Though the NYPD did not confirm the origin of that letter, both the Daily News and the Post reported that it came from London.

Just after midnight on June 19 in north London, a van crashed into a group of worshippers outside a mosque, killing one person and injuring 11 others. A suspect, a man from Wales arrested as the van’s driver, is alleged to have shouted, “I want to kill all Muslims — I did my bit.” That attack followed several deadly terror incidents targeting both the London Bridge and an Ariana Grande concert in Manchester, for which ISIS claimed credit. Those attacks killed a total of 29 people

The Islamic Cultural Center of New York’s imam, Ali Mashhour, told Manhattan Express that threats — via phone calls, letters, and even sometimes in person — are a monthly occurrence. He said he wasn’t at the mosque at the time the letter arrived, but his staff confirmed they had received it and since turned it over to the police as evidence.

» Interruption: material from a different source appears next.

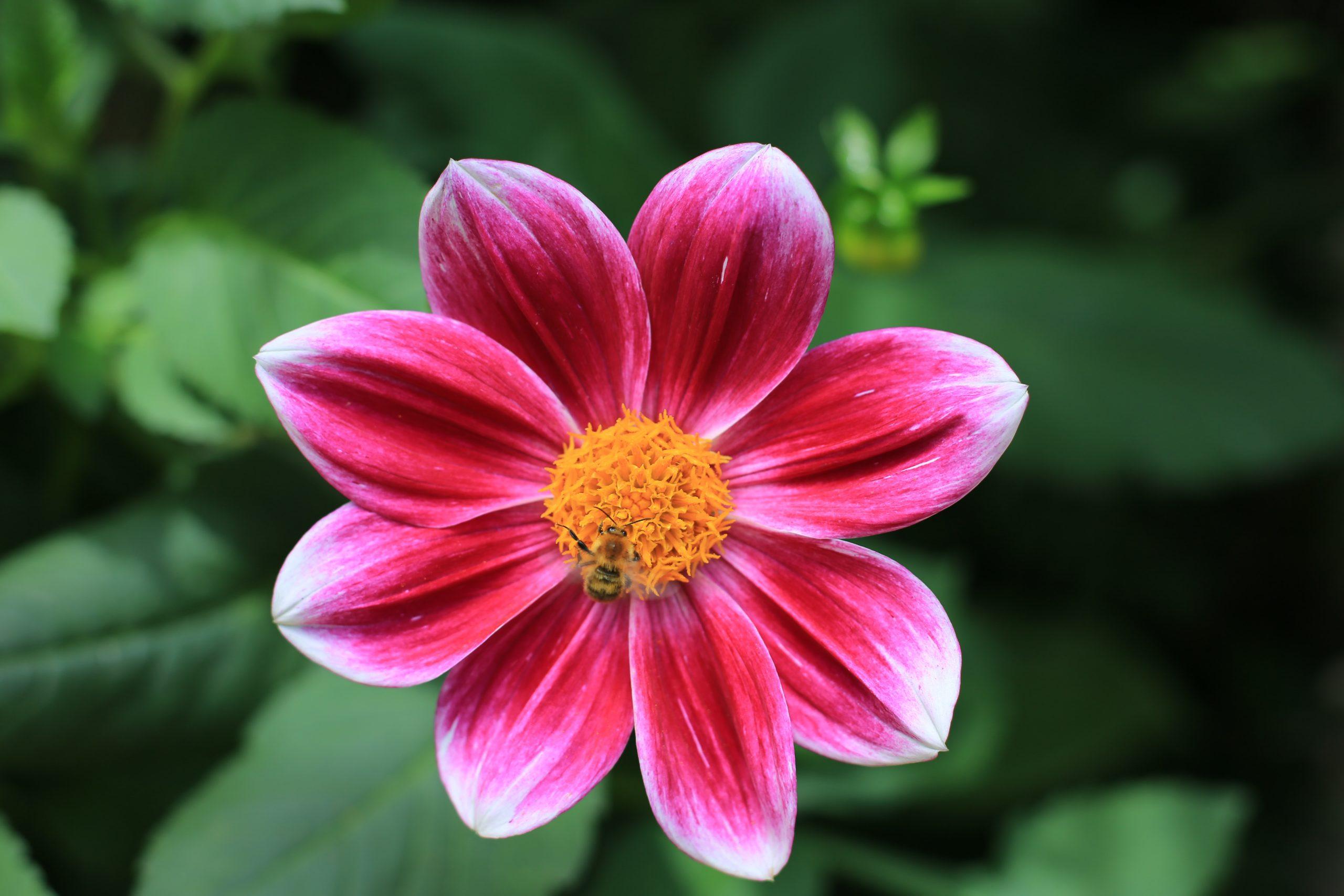 Pinke Blume mit Biene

“It’s serious, it’s just not unusual,” Mashhour said of the threat. “When you see the way things are going [with] the political climate, the sentiments, it’s not something unexpected really.”

Police said there have been no arrests and the investigation is ongoing within the NYPD’s Hate Crime Task Force.

Mashhour said that he, his staff, and those who worship with them have become familiar with anti-Muslim hate crimes, whether they target the mosque, its members, or their fellow Muslims.

“People have been stabbed, people have been shot, people have been set ablaze,” Mashhour said of hate crimes against Muslims in New York. “The premises here at this mosque are vandalized often. People either spray paint, or they will break the glass outside, or throw things into the courtyard, or slash tires of the patrons that are parked outside.”

Police said there have been no arrests in the threat against the Masjid Manhattan mosque either, with the investigation ongoing within the Hate Crime Task Force.

The mosque’s entrance. | Photo by Jackson Chen

Muslims showing up for their Friday midday prayers at Cliff Street Downtown were undeterred, with hundreds of worshippers filling the mosque. When asked about the terrorist threat, attendees expressed no shock.

“It’s really nothing new,” Hesham El-Meligy, a Staten Island resident, said. “It’s not even on the radar. It’s nothing we stop our lives for.”

El-Meligy, who prays at Masjid Manhattan during the work week, and other Muslims who worship there said they’ve grown used to hate crime incidents as well as threats these days.

“I wasn’t too surprised, I was just like, ‘Aw man, this is happening again but at the mosque I pray in,’” Imran Arif said. “Thankfully, we have other people here to look out for us.”

Arif was joined by Haroon Bhatti, a co-worker at NYC Health + Hospitals, who had alerted his fellow worshippers about the terror threat through their online group chat.

“We let everyone know that this threat was identified,” Bhatti said. “But the point I was trying to get across to everyone was, ‘Don’t be afraid, be cautious, be aware.’” He added, “I think everyone took that and instead of staying home or praying at another mosque, they came over here, which I think is evident by the amount of people you see.”